[start of Source text]
Commodity Corner: Morning Comments

Good morning,

DXM9  97.445  +0.125                     GCM9  1272.7  -0.5              ESM9  2936.00  -2.00                      CLM9  66.22  -0.08

The equity market trades at an all-time high yesterday, as oil continued to press upwards with the end of the waivers on sanctions  against  countries buying  oil from Iran continues to keep supply concerns in the market.  The oil market is waiting to see how  Saudi Arabia will respond here, as they and their allies (Russia, Iraq and United Arab Emirates) can replace the amount of oil possibly lost from Iran (1.1m b/d) in about  3 to 4  months, as they have cut production  by 1.3m b/d since October.  Adding to tightening supply concerns, Russia announced its output, month to date, is 11.24m b/d, down from the baseline 11.418m b/d established last October.  Back to the end of the waivers on sanctions, it is believed that the US is likely to have a grace period on eliminating the waivers, giving those currently buying from Iran time to wind down the current program.  Oil prices  had a corrective  dip in the overnight trade, only to have recovered in Europe and resume the upwards march.
[end of Source text]
[start of Entries shown]
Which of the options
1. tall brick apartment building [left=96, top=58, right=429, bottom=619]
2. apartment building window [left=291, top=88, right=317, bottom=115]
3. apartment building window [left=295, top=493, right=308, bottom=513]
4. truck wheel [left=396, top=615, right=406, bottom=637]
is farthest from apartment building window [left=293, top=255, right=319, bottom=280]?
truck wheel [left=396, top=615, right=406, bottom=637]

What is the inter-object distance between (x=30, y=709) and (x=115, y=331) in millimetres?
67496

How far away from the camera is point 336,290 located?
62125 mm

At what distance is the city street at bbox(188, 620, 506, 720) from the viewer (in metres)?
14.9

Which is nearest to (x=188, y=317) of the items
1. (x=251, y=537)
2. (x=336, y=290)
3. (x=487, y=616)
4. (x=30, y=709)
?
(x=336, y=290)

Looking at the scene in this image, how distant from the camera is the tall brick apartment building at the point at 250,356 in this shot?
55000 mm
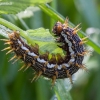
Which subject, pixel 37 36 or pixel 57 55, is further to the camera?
pixel 57 55

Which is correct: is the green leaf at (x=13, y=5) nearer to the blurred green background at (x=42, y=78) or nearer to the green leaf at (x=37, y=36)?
the green leaf at (x=37, y=36)

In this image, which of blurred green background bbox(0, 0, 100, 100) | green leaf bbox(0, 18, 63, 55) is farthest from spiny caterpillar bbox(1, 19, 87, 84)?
blurred green background bbox(0, 0, 100, 100)

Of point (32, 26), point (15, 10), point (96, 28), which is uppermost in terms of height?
point (15, 10)

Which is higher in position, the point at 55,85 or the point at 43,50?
the point at 43,50

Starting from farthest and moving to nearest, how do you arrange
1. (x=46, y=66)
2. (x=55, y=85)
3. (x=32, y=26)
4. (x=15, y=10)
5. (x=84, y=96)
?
(x=84, y=96)
(x=32, y=26)
(x=46, y=66)
(x=55, y=85)
(x=15, y=10)

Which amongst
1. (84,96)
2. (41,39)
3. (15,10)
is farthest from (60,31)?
(84,96)

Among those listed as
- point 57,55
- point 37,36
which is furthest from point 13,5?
point 57,55

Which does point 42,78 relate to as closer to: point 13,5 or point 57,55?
point 57,55

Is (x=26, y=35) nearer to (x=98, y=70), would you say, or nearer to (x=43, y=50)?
(x=43, y=50)
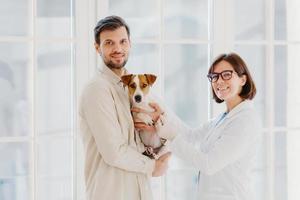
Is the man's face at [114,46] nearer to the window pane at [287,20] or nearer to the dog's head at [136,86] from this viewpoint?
the dog's head at [136,86]

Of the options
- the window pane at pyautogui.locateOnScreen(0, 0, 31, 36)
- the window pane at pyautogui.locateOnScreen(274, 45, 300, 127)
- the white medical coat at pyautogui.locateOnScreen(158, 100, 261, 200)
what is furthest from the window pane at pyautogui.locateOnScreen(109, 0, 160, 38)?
the white medical coat at pyautogui.locateOnScreen(158, 100, 261, 200)

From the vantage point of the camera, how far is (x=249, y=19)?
347 centimetres

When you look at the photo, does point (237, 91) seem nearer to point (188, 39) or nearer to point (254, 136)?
point (254, 136)

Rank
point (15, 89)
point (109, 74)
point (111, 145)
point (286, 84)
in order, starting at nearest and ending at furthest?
point (111, 145), point (109, 74), point (15, 89), point (286, 84)

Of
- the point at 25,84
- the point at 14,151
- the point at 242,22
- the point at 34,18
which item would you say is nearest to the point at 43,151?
the point at 14,151

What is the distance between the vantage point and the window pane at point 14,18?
3.14 metres

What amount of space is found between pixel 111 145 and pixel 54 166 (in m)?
0.98

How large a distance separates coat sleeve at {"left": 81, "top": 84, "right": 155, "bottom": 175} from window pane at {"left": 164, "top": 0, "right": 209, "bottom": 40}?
1094mm

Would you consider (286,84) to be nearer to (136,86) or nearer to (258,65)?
(258,65)

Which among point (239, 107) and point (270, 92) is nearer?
point (239, 107)

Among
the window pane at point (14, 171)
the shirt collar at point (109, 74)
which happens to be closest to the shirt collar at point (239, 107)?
the shirt collar at point (109, 74)

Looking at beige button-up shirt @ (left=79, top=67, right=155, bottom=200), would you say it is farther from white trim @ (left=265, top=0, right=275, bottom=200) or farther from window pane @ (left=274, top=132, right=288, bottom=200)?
window pane @ (left=274, top=132, right=288, bottom=200)

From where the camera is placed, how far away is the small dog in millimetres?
2449
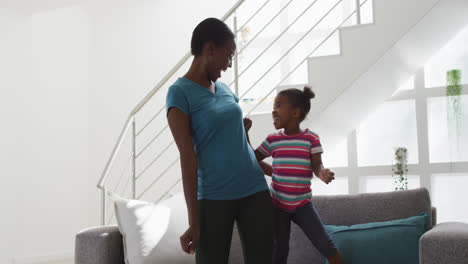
[end of Entries shown]
= Required work =
A) In the morning commodity comments, what month-to-date output did Russia announce?
B) According to the morning commodity comments, why could Saudi Arabia and its allies replace the oil possibly lost from Iran? Explain in one to three sentences.
C) Pick up the morning commodity comments after their last sentence and keep writing them.

= Answers to the exercise =
A) Russia announced month-to-date output of 11.24m b/d, down from the 11.418m b/d baseline set last October.

B) Saudi Arabia and its allies (Russia, Iraq and the United Arab Emirates) have cut production by 1.3m b/d since October. That spare amount exceeds the roughly 1.1m b/d possibly lost from Iran, so they could replace it in about three to four months.

C)
The grain markets remain under pressure, as an opportune window for planting develops, and overall weather conditions allow for good  conditions.  Prices continue to trade on the lows, with soybeans leading the  way down yesterday.  Beans traded at a 7 month low, as demand concerns remain.  Swine Fever, and its impact on the Chinese hog herds, have the markets spooked.   China’s pork production is projected to be down 16%, and March imports in China were reported lower.  US export sales have been soft, and as the US / China trade talks drag on, soybeans get hit.  Funds added to spec shorts in yesterday’s trade, as open interest increased by almost 9k.  Corn was also under pressure yesterday, as a planting window gave farmers a chance to get some work down.  Recent flooding and persistent rains have kept alive the planting delay conversation, but as the market well knows, farmers just need a small window for progress to be made.  Funds added to spec shorts yesterday, as funds traded to new lows, with open interest up over 25k.  From Monday’s trade, open interest was up almost 16k, putting the spec short position possibly around 350k, which continues to be a record sized short.  It’s hard to argue with this positioning, given the price action.  Wheat, while experiencing an anemic uptick yesterday, is leaking lower again today.  Lower prices in Russia, in part driven by increased expectations for the current crops and a stronger dollar continues to bring into question the US ability to price competitively.  This fact remains, even with US wheat trading at the lows.  Very good crop conditions on the winter wheat, beneficial rains continuing to hit these areas, and windows to get spring wheat planted all keep pressure on wheat prices.  Adding to the pressure, it was reported yesterday that western Canada’s winter wheat crop is in very good condition as well.

Some resistance levels for grains:
CN9:  378.75 (50 day MA);  386.75 (100 day MA);   389.25 (200 day MA)
SN9:  917.25 (50 day MA);   928.0 (100 day MA);  918.5 (200 day MA)
WN9:  471.25 (50 day MA);  500.75 (100 day MA);  528.25 (200 day MA)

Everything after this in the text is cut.